Gather every line in the material below that contains the word "person" and copy each of those lines in full.

-- begin AVAILABLE DATA --

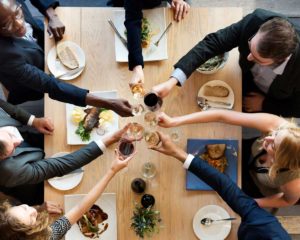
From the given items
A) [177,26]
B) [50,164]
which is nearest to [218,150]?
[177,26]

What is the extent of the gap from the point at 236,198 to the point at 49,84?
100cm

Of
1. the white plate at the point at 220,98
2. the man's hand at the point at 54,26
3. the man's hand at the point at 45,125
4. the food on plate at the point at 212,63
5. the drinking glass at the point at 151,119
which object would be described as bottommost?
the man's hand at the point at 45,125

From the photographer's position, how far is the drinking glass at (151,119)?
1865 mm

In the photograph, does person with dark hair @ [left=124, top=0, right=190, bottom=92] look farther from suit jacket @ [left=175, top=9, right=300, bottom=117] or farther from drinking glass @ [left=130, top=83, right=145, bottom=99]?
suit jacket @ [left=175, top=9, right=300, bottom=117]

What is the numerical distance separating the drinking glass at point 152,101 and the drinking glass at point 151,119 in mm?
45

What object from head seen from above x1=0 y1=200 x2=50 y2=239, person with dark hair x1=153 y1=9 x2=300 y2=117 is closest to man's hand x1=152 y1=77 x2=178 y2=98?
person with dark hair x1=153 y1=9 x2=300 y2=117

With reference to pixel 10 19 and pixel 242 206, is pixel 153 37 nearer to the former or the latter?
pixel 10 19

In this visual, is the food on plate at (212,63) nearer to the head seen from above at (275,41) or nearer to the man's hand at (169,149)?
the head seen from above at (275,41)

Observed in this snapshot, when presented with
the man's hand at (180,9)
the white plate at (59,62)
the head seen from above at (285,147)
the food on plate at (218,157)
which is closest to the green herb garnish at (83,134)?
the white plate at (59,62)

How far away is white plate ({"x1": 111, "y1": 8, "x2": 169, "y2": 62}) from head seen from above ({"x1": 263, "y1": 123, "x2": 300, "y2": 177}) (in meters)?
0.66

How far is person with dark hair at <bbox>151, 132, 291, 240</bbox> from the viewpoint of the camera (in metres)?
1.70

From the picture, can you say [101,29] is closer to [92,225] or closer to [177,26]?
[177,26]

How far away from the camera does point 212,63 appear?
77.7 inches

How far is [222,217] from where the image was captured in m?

-- end AVAILABLE DATA --
-- begin AVAILABLE DATA --

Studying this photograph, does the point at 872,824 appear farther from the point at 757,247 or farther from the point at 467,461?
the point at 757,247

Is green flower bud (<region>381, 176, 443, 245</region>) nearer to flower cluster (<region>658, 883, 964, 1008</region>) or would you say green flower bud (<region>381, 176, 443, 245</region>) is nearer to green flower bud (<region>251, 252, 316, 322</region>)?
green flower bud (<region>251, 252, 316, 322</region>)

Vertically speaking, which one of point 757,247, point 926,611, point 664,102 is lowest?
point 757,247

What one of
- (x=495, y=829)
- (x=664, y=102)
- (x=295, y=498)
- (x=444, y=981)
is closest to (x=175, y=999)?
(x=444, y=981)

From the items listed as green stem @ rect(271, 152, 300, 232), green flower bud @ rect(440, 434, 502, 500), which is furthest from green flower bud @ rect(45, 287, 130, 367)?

-- end AVAILABLE DATA --
-- begin AVAILABLE DATA --

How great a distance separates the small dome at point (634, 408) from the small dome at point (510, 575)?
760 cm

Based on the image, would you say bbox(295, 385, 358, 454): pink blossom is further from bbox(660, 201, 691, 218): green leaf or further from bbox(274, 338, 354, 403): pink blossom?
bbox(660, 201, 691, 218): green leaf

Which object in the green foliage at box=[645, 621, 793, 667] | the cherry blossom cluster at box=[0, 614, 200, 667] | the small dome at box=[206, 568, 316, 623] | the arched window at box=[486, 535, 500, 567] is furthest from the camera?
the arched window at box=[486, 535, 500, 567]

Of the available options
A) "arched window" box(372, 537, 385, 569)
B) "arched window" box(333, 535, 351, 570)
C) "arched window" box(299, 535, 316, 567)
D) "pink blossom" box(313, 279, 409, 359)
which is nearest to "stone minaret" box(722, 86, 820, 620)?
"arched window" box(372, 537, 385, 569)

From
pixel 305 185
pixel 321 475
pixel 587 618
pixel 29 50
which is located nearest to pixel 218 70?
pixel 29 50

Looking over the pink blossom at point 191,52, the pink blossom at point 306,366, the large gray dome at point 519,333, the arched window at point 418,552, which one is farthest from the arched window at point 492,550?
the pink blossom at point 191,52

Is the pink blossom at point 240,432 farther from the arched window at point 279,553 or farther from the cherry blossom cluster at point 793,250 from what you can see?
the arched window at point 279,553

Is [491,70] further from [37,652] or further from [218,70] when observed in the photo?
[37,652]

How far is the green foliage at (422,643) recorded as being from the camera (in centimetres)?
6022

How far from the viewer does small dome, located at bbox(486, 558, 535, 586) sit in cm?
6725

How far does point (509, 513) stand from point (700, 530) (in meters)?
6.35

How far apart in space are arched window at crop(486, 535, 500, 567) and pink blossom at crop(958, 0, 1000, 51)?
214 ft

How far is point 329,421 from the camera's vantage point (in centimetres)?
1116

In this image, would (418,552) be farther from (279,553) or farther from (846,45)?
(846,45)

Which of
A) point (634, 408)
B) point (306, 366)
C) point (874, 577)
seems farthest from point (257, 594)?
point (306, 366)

-- end AVAILABLE DATA --

■ ANSWER
In the photograph, does person with dark hair @ [left=124, top=0, right=190, bottom=92] look farther from suit jacket @ [left=175, top=9, right=300, bottom=117] or farther from drinking glass @ [left=130, top=83, right=145, bottom=99]?
What object from head seen from above x1=0 y1=200 x2=50 y2=239, person with dark hair x1=153 y1=9 x2=300 y2=117 is closest to man's hand x1=152 y1=77 x2=178 y2=98?
person with dark hair x1=153 y1=9 x2=300 y2=117
How far is person with dark hair at <bbox>151, 132, 291, 240</bbox> from the viewpoint of the camera (in metres)?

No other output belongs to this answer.